(Entries from a dataset):
━━━━━━━━━━
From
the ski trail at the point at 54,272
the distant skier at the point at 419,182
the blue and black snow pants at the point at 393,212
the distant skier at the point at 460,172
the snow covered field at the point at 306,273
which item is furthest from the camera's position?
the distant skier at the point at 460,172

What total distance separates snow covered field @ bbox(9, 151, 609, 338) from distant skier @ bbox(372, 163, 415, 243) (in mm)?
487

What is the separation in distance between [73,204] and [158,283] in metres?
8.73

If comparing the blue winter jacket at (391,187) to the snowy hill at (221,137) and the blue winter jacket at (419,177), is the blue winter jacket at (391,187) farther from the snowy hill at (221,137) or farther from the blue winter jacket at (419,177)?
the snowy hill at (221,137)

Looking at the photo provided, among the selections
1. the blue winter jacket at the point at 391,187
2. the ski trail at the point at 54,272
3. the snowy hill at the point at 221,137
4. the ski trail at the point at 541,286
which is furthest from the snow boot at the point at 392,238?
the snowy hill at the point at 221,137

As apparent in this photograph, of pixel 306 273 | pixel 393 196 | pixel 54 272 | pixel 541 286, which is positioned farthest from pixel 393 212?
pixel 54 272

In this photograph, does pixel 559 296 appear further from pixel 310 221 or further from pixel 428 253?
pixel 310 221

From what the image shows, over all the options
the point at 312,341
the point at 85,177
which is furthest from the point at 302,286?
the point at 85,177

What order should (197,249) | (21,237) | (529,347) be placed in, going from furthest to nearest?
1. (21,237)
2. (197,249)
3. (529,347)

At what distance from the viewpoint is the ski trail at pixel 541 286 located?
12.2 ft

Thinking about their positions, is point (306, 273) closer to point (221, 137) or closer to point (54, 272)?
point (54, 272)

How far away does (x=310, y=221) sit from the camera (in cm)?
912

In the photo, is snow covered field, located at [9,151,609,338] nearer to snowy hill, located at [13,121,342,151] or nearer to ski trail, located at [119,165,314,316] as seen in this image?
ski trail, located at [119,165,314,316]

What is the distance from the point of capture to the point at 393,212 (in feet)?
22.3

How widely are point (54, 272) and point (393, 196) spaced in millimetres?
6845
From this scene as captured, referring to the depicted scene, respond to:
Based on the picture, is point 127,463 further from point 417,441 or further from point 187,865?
━━━━━━━━━━
(Exercise description): Your task is to write out the lines from the one with "How far away" through the end of the records, exactly and with nothing added.

(Expected answer):
How far away does (x=310, y=221) sit from the camera (in cm)?
912

In the photo, is snow covered field, located at [9,151,609,338] nearer to snowy hill, located at [13,121,342,151] or nearer to ski trail, located at [119,165,314,316] as seen in this image?
ski trail, located at [119,165,314,316]

What is the distance from the point of capture to the point at 393,212 (in feet)?
22.3

How widely are point (54, 272) and point (393, 196) spaced in millimetres?
6845
From this scene as captured, referring to the depicted scene, respond to:
Based on the picture, is point 127,463 further from point 417,441 or further from point 187,865?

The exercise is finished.